| PROBLEM STATEMENT |
Copy the lines of the records below, starting with the line that contains "Within the image, looking" and continuing through the end of the records.

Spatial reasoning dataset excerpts
-*-
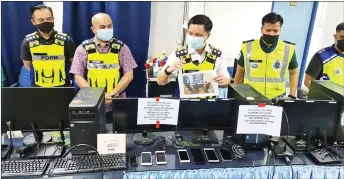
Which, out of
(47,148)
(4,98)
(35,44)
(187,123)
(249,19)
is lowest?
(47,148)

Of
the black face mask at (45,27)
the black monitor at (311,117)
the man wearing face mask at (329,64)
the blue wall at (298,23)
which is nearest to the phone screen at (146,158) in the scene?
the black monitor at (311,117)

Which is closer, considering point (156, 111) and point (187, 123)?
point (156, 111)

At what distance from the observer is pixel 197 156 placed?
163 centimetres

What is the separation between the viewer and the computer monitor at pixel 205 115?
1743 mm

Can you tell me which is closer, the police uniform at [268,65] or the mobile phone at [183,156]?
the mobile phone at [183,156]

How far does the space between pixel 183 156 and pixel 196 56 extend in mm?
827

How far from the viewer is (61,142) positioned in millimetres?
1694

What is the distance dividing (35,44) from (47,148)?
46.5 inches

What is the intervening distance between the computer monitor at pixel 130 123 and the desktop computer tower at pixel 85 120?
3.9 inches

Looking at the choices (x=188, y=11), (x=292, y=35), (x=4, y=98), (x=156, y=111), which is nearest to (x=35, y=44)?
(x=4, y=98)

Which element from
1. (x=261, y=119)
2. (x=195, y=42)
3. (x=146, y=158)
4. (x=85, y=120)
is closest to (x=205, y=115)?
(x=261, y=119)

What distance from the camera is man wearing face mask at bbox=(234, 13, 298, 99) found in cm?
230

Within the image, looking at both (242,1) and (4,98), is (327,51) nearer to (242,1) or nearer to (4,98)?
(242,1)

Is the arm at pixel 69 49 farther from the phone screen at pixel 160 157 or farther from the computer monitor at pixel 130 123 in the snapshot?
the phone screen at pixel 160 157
-*-
| FULL RESPONSE |
Within the image, looking at both (242,1) and (4,98), is (327,51) nearer to (242,1) or nearer to (4,98)?
(242,1)

Is the arm at pixel 69 49 farther from the phone screen at pixel 160 157 or farther from the computer monitor at pixel 130 123 in the snapshot?
the phone screen at pixel 160 157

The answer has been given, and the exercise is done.